*What is needed*. Wherever a line below holds the word "United", copy that line.

*Data section*.
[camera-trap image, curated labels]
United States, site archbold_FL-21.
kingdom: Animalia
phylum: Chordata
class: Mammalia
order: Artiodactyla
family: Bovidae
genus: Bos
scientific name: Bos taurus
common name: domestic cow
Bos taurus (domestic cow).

---

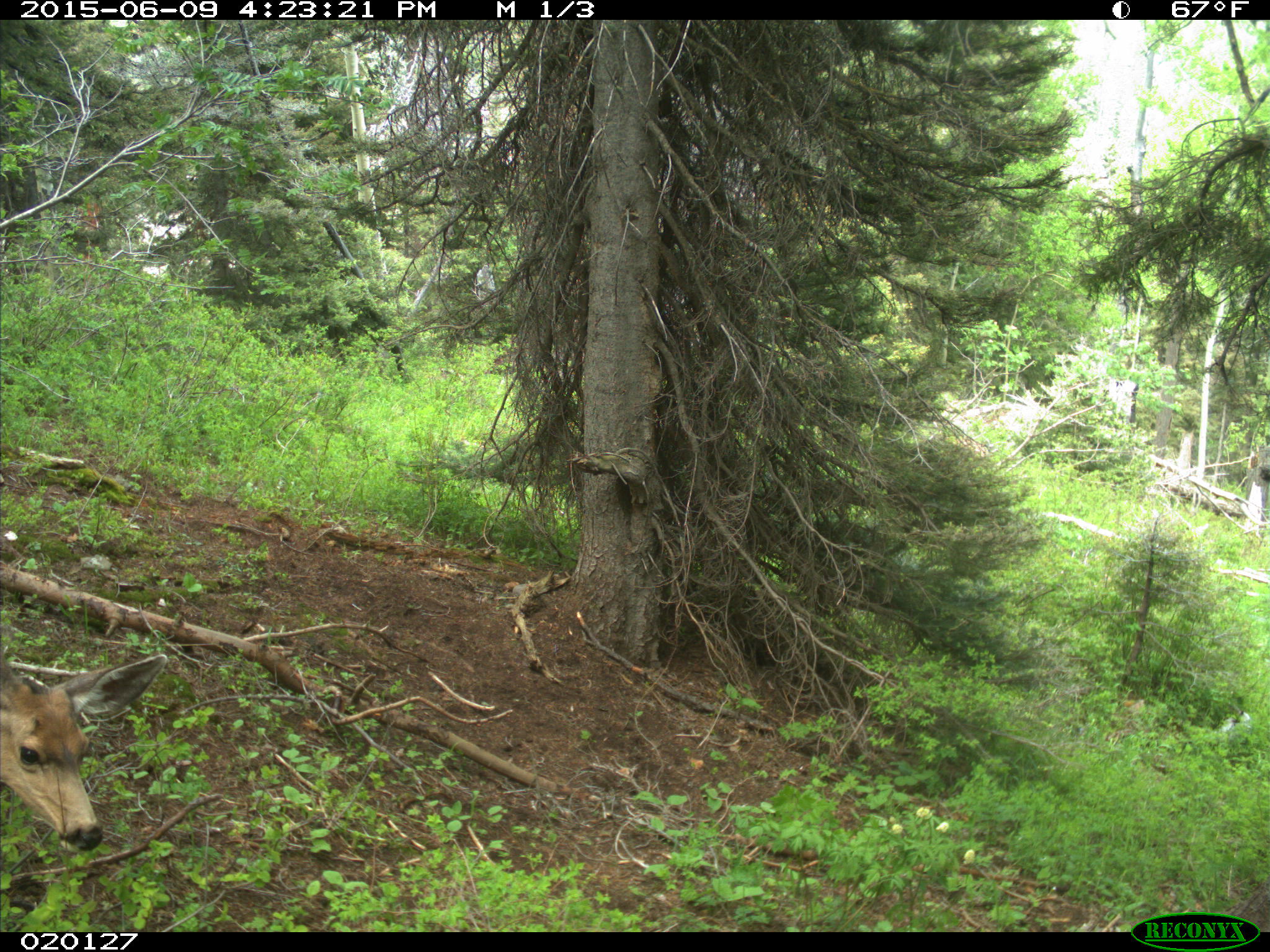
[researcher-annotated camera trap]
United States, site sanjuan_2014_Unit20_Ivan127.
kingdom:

*Task answer*.
United States, site archbold_FL-21.
United States, site sanjuan_2014_Unit20_Ivan127.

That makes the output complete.